腫瘤細胞一系列生物學行為都需要能量代謝支持。腫瘤細胞處于有氧環境中亦更多地以無氧糖酵解方式獲得能量,此效應被稱為有氧糖酵解效應(Warburg效應)[13]。LDHA為Warburg效應中關鍵酶,被證實與多種惡性腫瘤的發生、發展息息相關,同時也被認為是一個極具希望的腫瘤治療靶點[14]。本研究結果表明,LDHA在GEP-NENs癌組織中呈高表達,和鞏芮寧等[15]報道結果相同,提示LDHA表達上調可能在GEP-NENs發生、發展中扮演關鍵角色。進一步分析LDHA表達與患者臨床病理特征發現,TNM分期、病理分級更高、浸潤程度更深以及發生淋巴結轉移的GEP-NENs組織中LDHA表達水平更高,說明LDHA參與了GEP-NENs發生、發展、侵襲、轉移過程。分析原因可能為:(1)LDHA可促進乳酸生成來改變腫瘤細胞內部微環境,并抑制機體免疫監測,從而促進GEP-NENs發生、發展;(2)抑制LDHA表達可促進活性氧生成,使得肌動蛋白重構功能減弱,抑制腫瘤細胞侵襲、轉移;(3)LDHA通過調節上皮間質轉化過程促進GEP-NENs細胞轉移。
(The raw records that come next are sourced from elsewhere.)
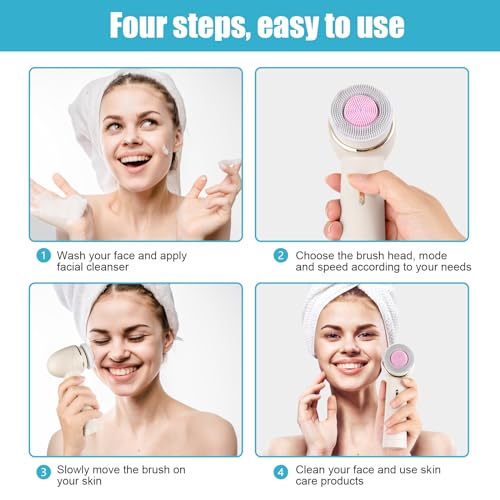 Four steps, easy to use

1 Wash your face and apply facial cleanser

2 Choose the brush head, mode and speed according to your needs

3 Slowly move the brush on your skin

4 Clean your face and use skin care products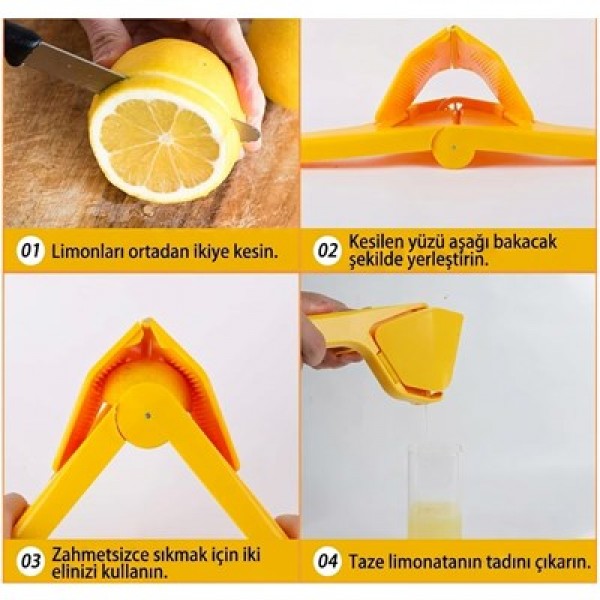 01 Limonları ortadan ikiye kesin.

02 Kesilen yüzü aşağı bakacak şekilde yerleştirin.

03 Zahmetsizce sıkmak için iki elinizi kullanın.

04 Taze limonatanın tadını çıkarın.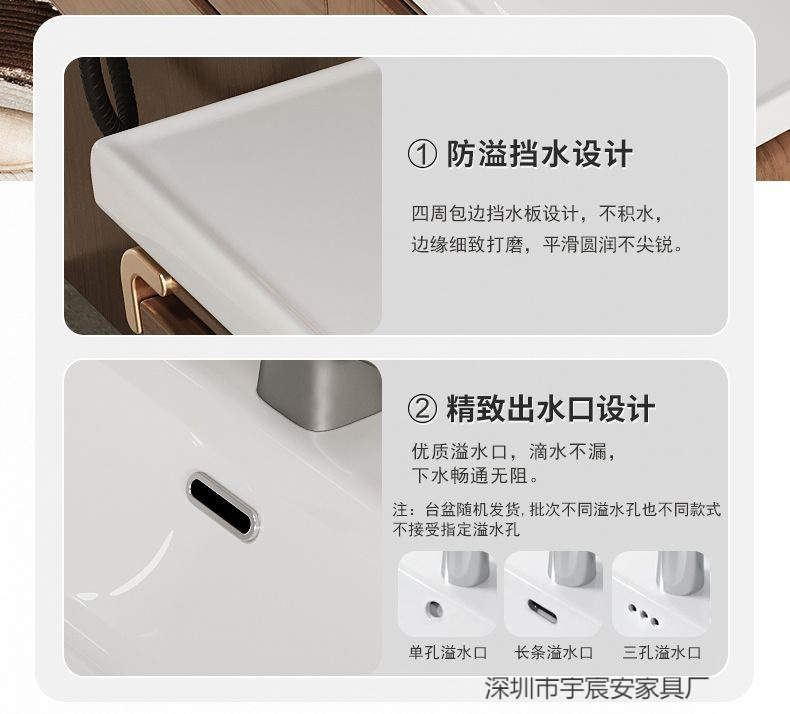 ① 防溢挡水设计

四周包边挡水板设计，不积水，
边缘细致打磨，平滑圆润不尖锐。

② 精致出水口设计

优质溢水口，滴水不漏，
下水畅通无阻。

注：台盆随机发货, 批次不同溢水孔也不同款式
不接受指定溢水孔

单孔溢水口

长条溢水口

三孔溢水口

深圳市宇宸安家具厂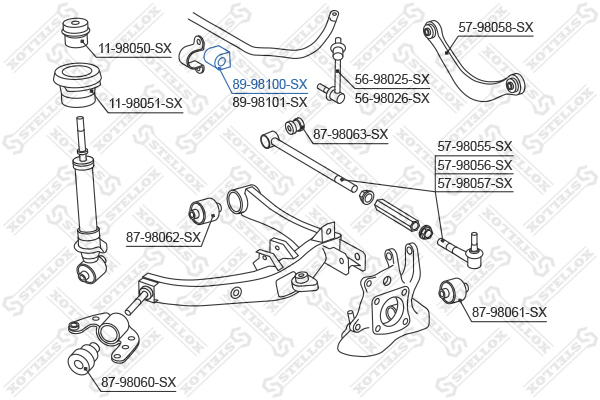 11-98050-SX
11-98051-SX
89-98100-SX
89-98101-SX
56-98025-SX
56-98026-SX
57-98058-SX
87-98063-SX
57-98055-SX
57-98056-SX
57-98057-SX
87-98062-SX
87-98061-SX
87-98060-SX
STELLOX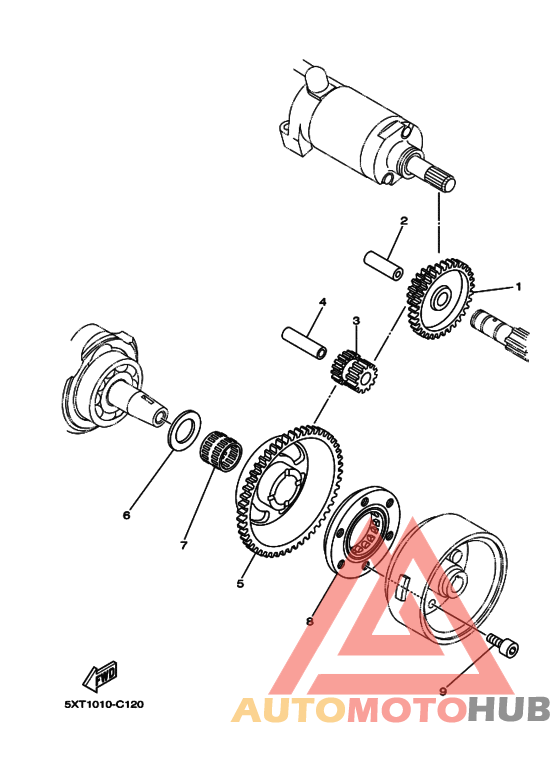 2
1
4
3
6
7
5
8
9
FWD
5XT1010-C120
AUTOMOTOHUB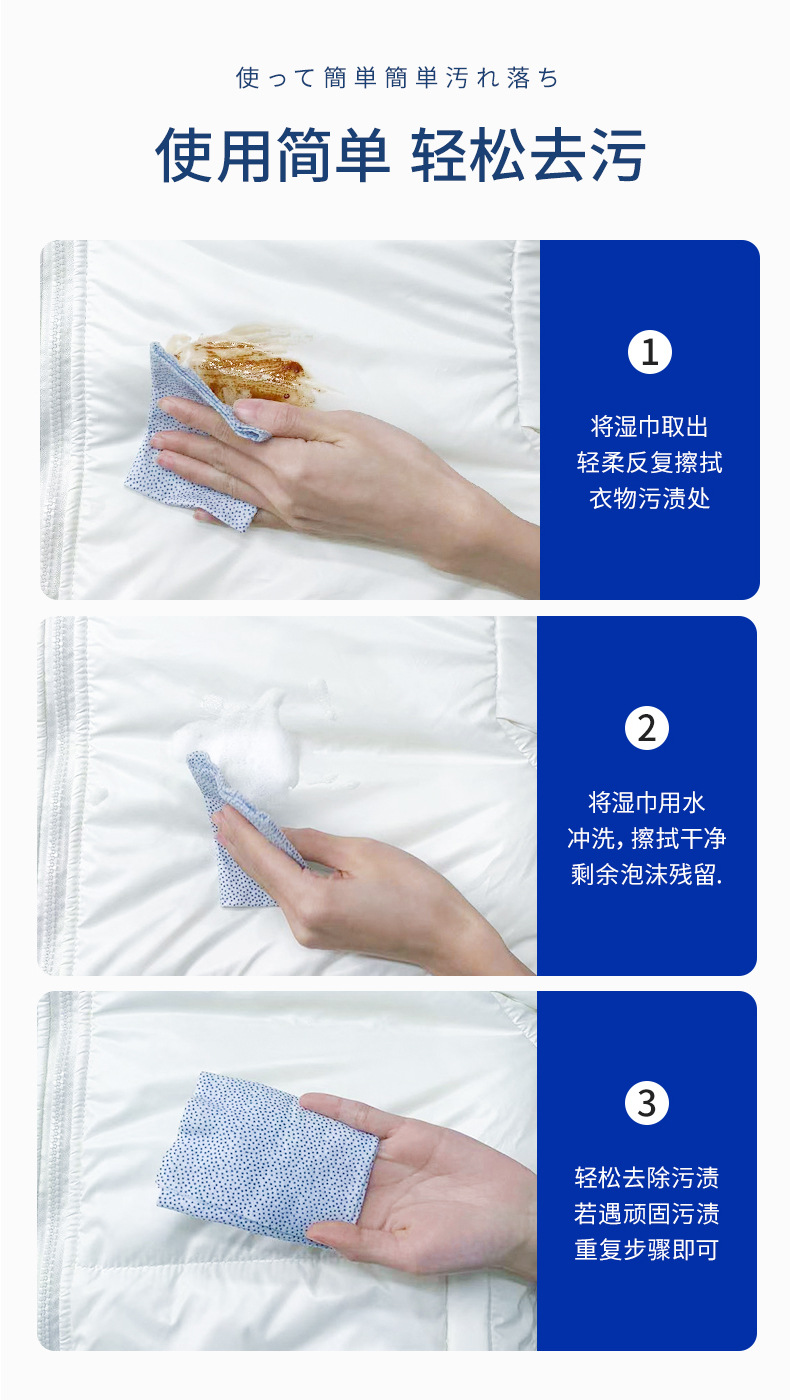 使って簡単簡単汚れ落ち

使用简单 轻松去污

1

将湿巾取出
轻柔反复擦拭
衣物污渍处

2

将湿巾用水
冲洗，擦拭干净
剩余泡沫残留.

3

轻松去除污渍
若遇顽固污渍
重复步骤即可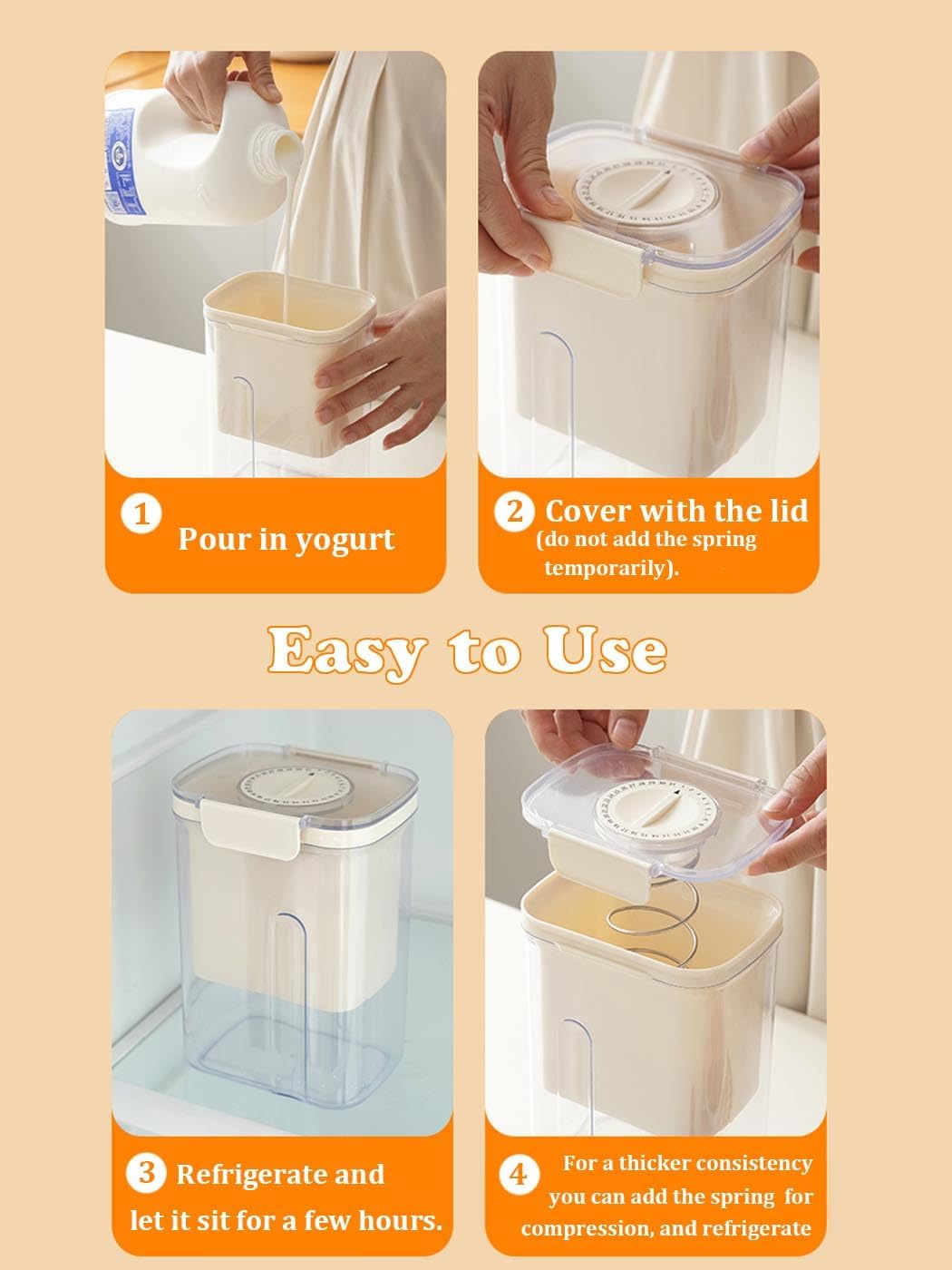 1 Pour in yogurt

2 Cover with the lid (do not add the spring temporarily).

Easy to Use

3 Refrigerate and let it sit for a few hours.

4 For a thicker consistency you can add the spring for compression, and refrigerate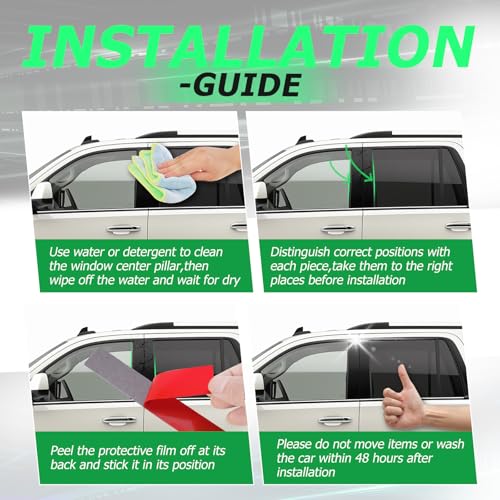 INSTALLATION
-GUIDE

Use water or detergent to clean the window center pillar,then wipe off the water and wait for dry

Distinguish correct positions with each piece,take them to the right places before installation

Peel the protective film off at its back and stick it in its position

Please do not move items or wash the car within 48 hours after installation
綜上所述,GSK-3β、LDHA在GEP-NENs中均呈過表達,且其表達水平與GEP-NENs患者TNM分期、病理分級、浸潤程度、淋巴結轉移情況密切相關。本研究不足之處在于本研究為回顧性研究,選取樣本量較少,可能對研究結果產生一定偏倚。此外,本研究僅分析了GSK-3β、LDHA表達與GEP-NENs臨床病理特征的關系,未分析與GEP-NENs患者預后的關系。以上不足有待進一步研究完善。